Y además había otra cosa que había salido mal. Debido a su enfado y contrariedad, de alguna manera Sophie había sa­lido por la puerta que no era. Esta antesala estaba cubierta de espejos. En ellos vio su propia figura pequeña inclinada y renqueante vestida de gris, a mucha gente con el uniforme azul de la corte y otros con trajes tan finos como el de Gol; pero no vio a Michael, quien, naturalmente estaba esperando en la antesala recubierta de paneles de madera de cien tipos distintos.

—¡Maldita sea!

Uno de los cortesanos se acercó a toda prisa y se inclinó ante ella.

—¡Señora Hechicera! ¿En qué puedo servirla?

Era un joven muy bajito, con los ojos enrojecidos. Sophie lo miró fijamente.

—¡Cielo santo! —exclamó Sophie—. ¡Así que el conjuro fun­cionó!

—Pues sí —dijo el pequeño cortesano ligeramente avergon­zado—. Le desarmé mientras estornudaba y ahora me ha puesto un pleito. Pero lo más importante es que… —su rostro se ilu­minó con una gran sonrisa— … es que ¡mi querida Jane ha regresado conmigo! Ahora, ¿en qué puedo servirle? Me siento responsable de su felicidad.

—No estoy segura de que no sea al revés —dijo Sophie—. ¿No serás por casualidad el Conde de Catterack?

—A su servicio —dijo el pequeño cortesano, con una re­verencia.

¡Jane Farrier debía de sacarle una cabeza!, pensó Sophie. Es culpa mía, está claro.

—Sí, puedes ayudarme —dijo, y le contó lo de Michael.
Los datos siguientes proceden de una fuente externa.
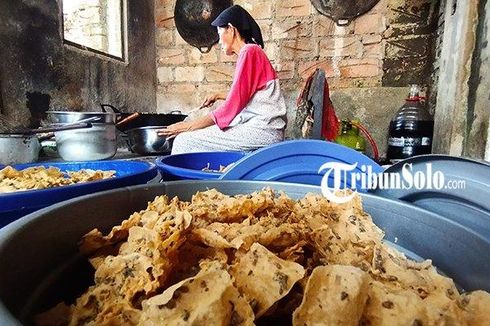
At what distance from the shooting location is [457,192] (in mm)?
575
El Conde de Catterack le aseguró que irían a buscar a Michael y lo llevarían al vestíbulo para encontrarse allí con ella. No era ningún problema. Él mismo la condujo hasta un ayudante enguantado y se la pasó con muchas sonrisas y re­verencias. Sophie fue pasando de ayudante en ayudante, igual que antes, y al final bajó cojeando las escaleras custodiadas por los soldados.
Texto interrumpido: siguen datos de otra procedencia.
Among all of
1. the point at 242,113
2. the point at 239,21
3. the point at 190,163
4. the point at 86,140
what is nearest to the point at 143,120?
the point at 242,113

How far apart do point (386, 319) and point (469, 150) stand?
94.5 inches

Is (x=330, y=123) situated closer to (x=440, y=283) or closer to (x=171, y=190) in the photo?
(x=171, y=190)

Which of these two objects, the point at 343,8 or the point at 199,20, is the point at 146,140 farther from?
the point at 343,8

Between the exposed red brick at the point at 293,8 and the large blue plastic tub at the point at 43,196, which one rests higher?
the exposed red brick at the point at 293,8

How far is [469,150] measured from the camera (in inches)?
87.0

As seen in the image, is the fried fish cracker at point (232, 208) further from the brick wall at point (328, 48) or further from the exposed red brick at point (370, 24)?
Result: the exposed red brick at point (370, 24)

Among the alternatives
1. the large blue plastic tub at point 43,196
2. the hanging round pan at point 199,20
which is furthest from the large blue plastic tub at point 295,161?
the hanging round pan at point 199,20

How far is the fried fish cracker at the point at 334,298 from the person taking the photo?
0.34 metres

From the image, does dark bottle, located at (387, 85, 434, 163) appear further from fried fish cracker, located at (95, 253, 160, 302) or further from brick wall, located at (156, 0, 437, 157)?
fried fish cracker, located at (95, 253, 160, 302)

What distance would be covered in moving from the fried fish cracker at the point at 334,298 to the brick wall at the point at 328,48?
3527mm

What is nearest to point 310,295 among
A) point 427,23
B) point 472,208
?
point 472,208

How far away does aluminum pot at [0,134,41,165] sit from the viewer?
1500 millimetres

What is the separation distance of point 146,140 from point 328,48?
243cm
Michael no estaba allí. Ni tampoco Howl, pero aquello no alivió a Sophie. ¡Debería haberlo sabido! Obviamente el Conde de Catterack era una persona que nunca hacía nada a derechas, igual que ella. Probablemente había sido una suerte que hubiera encontrado la salida. Se sentía tan cansada, aca­lorada y derrotada que decidió no esperar a Michael. Quería sentarse en la silla junto al fuego y contarle a Calcifer cómo lo había estropeado todo.

Bajó renqueante por la escalinata y continuó avanzando con dificultad por una gran avenida. Siguió cojeando por otra, donde las torres, capiteles y tejados dorados giraban a su al­rededor en una mareante profusión. Y se dio cuenta de que la situación era peor de lo que pensaba: se había perdido. No tenía ni idea de cómo encontrar el establo donde estaba la entrada del castillo. Tomó otra hermosa avenida al azar, pero tampoco la reconoció.

Para entonces ni siquiera sabía cómo volver a Palacio. Intentó preguntar a la gente con la que se cruzaba. Pero la mayoría parecían tan acalorados y cansados como ella.

—¿El mago Pendragon? —decían—. ¿Quién es ese?

Sophie siguió avanzando penosamente sin esperanza. Es­taba a punto de rendirse y sentarse en el siguiente portal a pasar la noche, cuando se topó con el estrecho callejón donde estaba la casa de la señora Pentstemmon. Pensó entonces que podía preguntarle al mayordomo. Howl y él parecían tan ami­gos que seguro que sabía dónde vivía. Así pues, tomó esa calle.

La bruja del Páramo venía hacia ella.